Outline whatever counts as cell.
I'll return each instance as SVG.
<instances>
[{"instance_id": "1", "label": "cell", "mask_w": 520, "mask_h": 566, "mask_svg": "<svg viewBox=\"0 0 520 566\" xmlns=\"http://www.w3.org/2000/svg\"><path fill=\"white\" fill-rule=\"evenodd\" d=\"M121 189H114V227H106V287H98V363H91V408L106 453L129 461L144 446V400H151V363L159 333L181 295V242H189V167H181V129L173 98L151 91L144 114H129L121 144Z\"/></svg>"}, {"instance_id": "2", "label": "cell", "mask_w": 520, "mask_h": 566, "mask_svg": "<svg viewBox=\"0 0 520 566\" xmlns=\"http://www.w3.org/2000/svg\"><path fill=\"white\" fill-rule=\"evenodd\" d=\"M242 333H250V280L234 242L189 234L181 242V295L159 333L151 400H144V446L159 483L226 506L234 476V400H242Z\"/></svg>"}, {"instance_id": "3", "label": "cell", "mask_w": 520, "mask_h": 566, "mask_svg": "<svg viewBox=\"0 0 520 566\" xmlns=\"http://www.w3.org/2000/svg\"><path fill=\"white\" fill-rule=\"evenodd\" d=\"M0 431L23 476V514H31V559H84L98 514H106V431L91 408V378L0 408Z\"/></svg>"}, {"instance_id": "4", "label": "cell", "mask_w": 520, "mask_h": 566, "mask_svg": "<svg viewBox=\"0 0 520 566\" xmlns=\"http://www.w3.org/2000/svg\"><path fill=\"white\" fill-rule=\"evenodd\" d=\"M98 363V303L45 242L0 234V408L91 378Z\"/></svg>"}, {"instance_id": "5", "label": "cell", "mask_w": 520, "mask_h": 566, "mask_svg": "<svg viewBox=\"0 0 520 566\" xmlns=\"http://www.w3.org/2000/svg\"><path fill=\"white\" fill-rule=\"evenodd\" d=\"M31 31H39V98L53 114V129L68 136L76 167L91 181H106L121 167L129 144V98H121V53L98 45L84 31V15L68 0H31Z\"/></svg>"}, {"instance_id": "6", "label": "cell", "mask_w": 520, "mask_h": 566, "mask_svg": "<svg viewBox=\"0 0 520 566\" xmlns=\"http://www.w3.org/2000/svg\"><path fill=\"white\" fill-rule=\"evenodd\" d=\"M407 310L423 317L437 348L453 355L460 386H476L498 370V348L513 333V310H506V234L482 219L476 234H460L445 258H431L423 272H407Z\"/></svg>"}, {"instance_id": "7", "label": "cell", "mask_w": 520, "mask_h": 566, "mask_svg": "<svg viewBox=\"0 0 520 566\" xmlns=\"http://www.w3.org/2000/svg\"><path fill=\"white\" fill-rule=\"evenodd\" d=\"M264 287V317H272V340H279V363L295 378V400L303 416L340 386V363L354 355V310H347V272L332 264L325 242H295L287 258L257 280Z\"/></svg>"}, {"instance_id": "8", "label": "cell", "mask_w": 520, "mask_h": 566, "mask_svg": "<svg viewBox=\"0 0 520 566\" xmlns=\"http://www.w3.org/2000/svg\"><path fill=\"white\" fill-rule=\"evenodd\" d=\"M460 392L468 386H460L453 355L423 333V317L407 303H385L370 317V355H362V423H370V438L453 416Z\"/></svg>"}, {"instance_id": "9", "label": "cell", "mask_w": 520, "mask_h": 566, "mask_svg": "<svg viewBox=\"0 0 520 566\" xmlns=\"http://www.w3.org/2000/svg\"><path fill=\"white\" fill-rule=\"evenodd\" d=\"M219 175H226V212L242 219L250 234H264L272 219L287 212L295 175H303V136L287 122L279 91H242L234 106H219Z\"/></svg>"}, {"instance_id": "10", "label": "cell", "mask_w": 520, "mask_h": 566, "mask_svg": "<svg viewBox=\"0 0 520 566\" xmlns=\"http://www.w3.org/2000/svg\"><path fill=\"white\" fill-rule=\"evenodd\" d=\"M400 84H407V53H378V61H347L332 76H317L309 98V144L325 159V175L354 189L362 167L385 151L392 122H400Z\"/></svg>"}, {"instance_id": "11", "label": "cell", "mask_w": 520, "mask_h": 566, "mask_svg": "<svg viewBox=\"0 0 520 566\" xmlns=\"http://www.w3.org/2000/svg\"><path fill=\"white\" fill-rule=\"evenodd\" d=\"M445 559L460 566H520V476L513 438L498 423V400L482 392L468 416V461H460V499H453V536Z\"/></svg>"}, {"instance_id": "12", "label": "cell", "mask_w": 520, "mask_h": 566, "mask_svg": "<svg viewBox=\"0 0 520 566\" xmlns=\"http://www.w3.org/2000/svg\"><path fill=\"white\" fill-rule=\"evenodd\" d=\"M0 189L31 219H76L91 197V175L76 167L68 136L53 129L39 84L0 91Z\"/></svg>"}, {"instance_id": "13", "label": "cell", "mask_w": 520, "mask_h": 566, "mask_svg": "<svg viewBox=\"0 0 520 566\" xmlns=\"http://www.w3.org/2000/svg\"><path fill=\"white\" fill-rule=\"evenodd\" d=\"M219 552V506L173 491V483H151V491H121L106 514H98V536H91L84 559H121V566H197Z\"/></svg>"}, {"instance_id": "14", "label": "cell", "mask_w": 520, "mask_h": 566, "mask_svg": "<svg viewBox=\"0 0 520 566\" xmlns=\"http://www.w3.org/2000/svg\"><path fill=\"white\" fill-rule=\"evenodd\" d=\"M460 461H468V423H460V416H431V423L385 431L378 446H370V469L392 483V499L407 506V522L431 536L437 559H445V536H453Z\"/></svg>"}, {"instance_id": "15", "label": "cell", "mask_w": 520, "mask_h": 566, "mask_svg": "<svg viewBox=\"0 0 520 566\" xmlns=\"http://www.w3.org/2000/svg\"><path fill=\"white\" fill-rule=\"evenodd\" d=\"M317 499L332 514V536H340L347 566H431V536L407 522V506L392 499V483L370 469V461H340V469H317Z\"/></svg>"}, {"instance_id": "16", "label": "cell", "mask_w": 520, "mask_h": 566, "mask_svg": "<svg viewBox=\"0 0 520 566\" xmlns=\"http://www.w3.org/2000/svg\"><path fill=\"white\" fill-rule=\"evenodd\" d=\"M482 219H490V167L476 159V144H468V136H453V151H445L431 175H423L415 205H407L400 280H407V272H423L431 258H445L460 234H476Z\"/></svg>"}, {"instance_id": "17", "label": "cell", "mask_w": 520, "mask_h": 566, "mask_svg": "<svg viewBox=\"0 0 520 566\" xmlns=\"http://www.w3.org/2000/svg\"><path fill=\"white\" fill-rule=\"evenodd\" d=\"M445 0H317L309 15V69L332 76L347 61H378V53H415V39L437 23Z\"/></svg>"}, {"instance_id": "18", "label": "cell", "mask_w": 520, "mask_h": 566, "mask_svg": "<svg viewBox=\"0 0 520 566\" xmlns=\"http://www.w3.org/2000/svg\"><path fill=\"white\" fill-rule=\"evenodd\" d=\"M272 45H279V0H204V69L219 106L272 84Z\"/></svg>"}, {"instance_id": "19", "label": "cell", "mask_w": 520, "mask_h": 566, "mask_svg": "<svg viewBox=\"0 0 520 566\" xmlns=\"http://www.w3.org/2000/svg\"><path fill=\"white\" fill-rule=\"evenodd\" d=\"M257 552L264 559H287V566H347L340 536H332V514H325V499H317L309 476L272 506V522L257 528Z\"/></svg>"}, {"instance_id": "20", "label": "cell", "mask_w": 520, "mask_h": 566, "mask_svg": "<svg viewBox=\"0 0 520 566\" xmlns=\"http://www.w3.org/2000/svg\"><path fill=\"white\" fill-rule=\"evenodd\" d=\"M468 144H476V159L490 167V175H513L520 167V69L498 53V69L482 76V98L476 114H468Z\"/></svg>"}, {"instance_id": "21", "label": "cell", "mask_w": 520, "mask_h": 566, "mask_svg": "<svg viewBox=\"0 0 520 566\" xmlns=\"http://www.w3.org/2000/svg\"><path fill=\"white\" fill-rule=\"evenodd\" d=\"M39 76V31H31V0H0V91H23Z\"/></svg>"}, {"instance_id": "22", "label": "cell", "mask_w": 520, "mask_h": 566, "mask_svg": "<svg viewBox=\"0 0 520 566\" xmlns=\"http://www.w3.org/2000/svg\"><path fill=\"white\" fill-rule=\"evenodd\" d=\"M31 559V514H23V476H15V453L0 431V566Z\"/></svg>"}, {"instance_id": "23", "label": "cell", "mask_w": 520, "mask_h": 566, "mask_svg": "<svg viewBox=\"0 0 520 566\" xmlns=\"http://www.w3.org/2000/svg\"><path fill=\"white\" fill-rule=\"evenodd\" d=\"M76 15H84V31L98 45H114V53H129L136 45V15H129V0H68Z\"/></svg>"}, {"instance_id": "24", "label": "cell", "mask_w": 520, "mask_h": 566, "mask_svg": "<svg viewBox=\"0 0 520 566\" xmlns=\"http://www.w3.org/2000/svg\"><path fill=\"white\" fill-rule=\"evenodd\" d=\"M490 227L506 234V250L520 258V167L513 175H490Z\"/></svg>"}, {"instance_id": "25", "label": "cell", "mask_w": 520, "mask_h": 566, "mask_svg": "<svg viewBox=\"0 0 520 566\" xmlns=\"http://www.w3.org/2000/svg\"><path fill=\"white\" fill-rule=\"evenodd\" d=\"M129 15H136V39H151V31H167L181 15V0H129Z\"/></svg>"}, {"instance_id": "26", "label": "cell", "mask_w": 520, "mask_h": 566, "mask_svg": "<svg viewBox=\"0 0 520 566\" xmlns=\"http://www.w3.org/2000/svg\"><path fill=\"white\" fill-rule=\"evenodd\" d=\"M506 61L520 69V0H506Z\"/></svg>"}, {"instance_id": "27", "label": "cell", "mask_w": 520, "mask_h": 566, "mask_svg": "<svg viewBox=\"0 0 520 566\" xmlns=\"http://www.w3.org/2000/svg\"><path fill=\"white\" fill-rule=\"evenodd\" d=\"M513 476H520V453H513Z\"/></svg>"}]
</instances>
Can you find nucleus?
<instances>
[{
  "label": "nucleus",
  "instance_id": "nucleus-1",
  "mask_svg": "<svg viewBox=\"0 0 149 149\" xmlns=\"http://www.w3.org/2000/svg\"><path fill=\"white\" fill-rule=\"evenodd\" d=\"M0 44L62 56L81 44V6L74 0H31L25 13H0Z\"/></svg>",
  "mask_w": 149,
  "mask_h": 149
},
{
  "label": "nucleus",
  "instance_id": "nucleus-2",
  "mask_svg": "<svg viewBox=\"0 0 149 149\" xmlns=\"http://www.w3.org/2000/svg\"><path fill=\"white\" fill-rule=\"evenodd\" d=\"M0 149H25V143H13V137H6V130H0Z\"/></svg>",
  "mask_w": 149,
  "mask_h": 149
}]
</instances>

> [TASK DESCRIPTION] Extract each line of the items above that contains the string "nucleus".

> [RESPONSE TO THIS EXERCISE]
Can you find nucleus?
  "label": "nucleus",
  "instance_id": "nucleus-1",
  "label": "nucleus",
  "instance_id": "nucleus-2",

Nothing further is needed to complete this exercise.